From here I felt the need to justify my purchase by putting the card to full use, which in my case ended up being video game development with Unreal 4. I started with this udemy course and quickly realized the massive amount of effort involved with developing even the most simple of games. More specifically, I was going to need to learn how to model and texture things.
At this point my programmer instincts kicked in.
This lead me to procedural modeling and texturing with World Creator and Houdini
Procedural Volcano Biome in World Creator
Procedural Lung in Houdini
Frozen 2 wave sequence created with Houdini
After playing with both for some time and creating some simple projects I pulled it all together in this simple game where you Sun Wukong from Journey to the West wondering around on this tropical island. The character model was borrowed from the Epic Paragon set.
To sum things up, video game development is incredibly challenging. Even with tons of procedural generation and borrowed assets it still requires massive amounts of time, effort, and artistic skill.
By this point my focus had shifted almost completely to the ideas behind the procedural generation. How was it possible that these realistic looking items were being generated with almost no human input?
Enter chaos, complexity, fractals, and non-linear dynamics.
Let’s start with the most common example, the Mandelbrot set:
zn+1 = zn2 + c
And the logistic map, which is actually part of the Mandelbrot set. It actually provides a connection back to the natural world. See this interactive tutorial.

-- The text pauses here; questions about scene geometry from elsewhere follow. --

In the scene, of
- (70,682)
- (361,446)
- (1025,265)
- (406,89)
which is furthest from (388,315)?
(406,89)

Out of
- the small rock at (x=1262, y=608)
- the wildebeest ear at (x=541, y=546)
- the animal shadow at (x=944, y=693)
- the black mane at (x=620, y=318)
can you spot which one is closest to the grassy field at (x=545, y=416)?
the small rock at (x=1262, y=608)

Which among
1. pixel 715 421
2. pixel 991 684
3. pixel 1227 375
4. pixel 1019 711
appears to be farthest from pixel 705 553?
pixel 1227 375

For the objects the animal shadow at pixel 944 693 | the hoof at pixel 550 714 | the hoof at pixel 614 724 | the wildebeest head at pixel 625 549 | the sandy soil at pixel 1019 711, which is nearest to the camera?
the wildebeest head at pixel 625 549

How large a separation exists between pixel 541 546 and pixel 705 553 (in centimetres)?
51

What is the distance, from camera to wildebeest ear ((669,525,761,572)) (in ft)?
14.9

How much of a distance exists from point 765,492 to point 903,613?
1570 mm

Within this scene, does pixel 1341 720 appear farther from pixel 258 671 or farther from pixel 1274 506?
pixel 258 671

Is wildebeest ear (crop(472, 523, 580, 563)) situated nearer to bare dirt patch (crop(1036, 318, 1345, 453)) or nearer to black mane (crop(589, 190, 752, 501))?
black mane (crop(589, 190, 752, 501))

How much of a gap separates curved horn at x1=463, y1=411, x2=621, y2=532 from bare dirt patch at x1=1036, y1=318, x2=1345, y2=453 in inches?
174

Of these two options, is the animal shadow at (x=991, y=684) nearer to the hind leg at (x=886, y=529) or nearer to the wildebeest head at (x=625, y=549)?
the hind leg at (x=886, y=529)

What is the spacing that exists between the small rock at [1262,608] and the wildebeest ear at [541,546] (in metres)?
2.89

The basic concept is, simple iterative rules result in an infinite complexity that never repeats. My first experience with chaos fractals actually came when I was 16 and checked out this book from the library, A New Kind of Science. Specifically, the rule 30 cellular automata. The boxes below have all the information you need to generate this non-uniform sequence.
Now let’s do something a bit more realistic and satisfying. Pulling a piece of bread apart using continuous damage material algorithms.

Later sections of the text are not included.